The women of the Woodstock Advent Christian Church organized the Women's Home and Foreign Mission Society to cultivate the missionary spirit in the church and to aid the church in the Christian elevation of women in all lands and to send the Gospel of the Kingdom throughout the world. By 1950, the church had also organized a tithing class.

Agricultural Museum (NB)

  • Person
  • 1986 - present

The Agriculture Museum came about when members of the agricultural field in New Brunswick decided to showcase the long tradition of farm inning in the Province. They are dedicated to showcasing farming prior to the 1970's. They have one of the largest collection of agricultural artefacts in the Maritimes. The Museum grounds is housed where the Tank Hangers used to be in Camp Sussex. On the grounds there is a CN Train station as well as a Blacksmith's workshop. The Museum is open June to August. Guided tours are available.

Agricultural Society (Sussex and Studholm, N.B.)

  • Corporate body
  • Established 1841

The Sussex and Studholm Agricultural Society #21 was founded in 1841 to promote and improve the state of agriculture in New Brunswick. During the early years, the society tried to establish better agricultural practices and contributed to the improvement of livestock by importing breeding stock and holding weekly livestock auctions.

Akerly, Lavinia

  • Person
  • fl. 1868-1869

Lavinia Akerly lived in the parish of Wickham in Queens County, New Brunswick. As a single woman, she delivered a bastard child in 1868 and alleged that William Keleher was the father. She applied to the overseers for the poor, fearing that she would be unable to support the child. They prepared to bring charges against Keleher.

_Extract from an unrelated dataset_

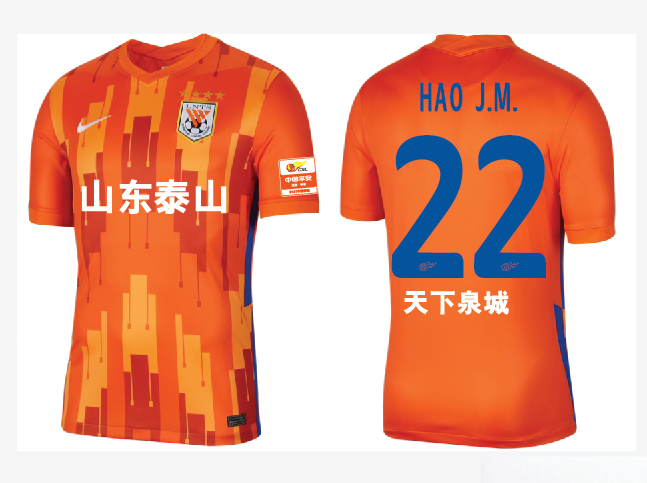 山东鲁能客场逆袭，闯入亚冠半决赛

In 1869, his brother, James Keleher, a mail contractor, agreed to pay Lavinia $60 if she would agree to withdraw all other claims against William and refuse to help the overseers of the poor charge him for child support. Her brothers, Adam Akerly and Amos Akerly of Wickham, both farmers, were bound to the same conditions. Lavinia does not appear in the 1861 census and neither she nor her child appear in the 1871 census.

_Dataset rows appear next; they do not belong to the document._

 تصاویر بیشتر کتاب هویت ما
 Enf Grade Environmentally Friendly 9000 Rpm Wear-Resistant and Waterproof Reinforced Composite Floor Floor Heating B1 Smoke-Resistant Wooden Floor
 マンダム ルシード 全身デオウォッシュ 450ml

Alberta Francis Cunningham

  • Person
  • 1933-

Alberta Francis Cunningham was born October 12, 1933 in Bocabec. She married Perry Wilson Hooper on February 5, 1951 in St. George. He was born in Letete in 1930. After they were married they moved to St. Andrews and Alberta found employment at the Tuna Plant in Bayside.

In 1955 they moved to Bayside and had five children: Wanda Ann Hooper born April 10 1955; Wayne Alan Hooper born April 01 1957; Wendall Dale Hooper born January 9 1959; Wade Brian Hooper born September 17 1965 and Brenda Lynn Hooper born April 5 1966.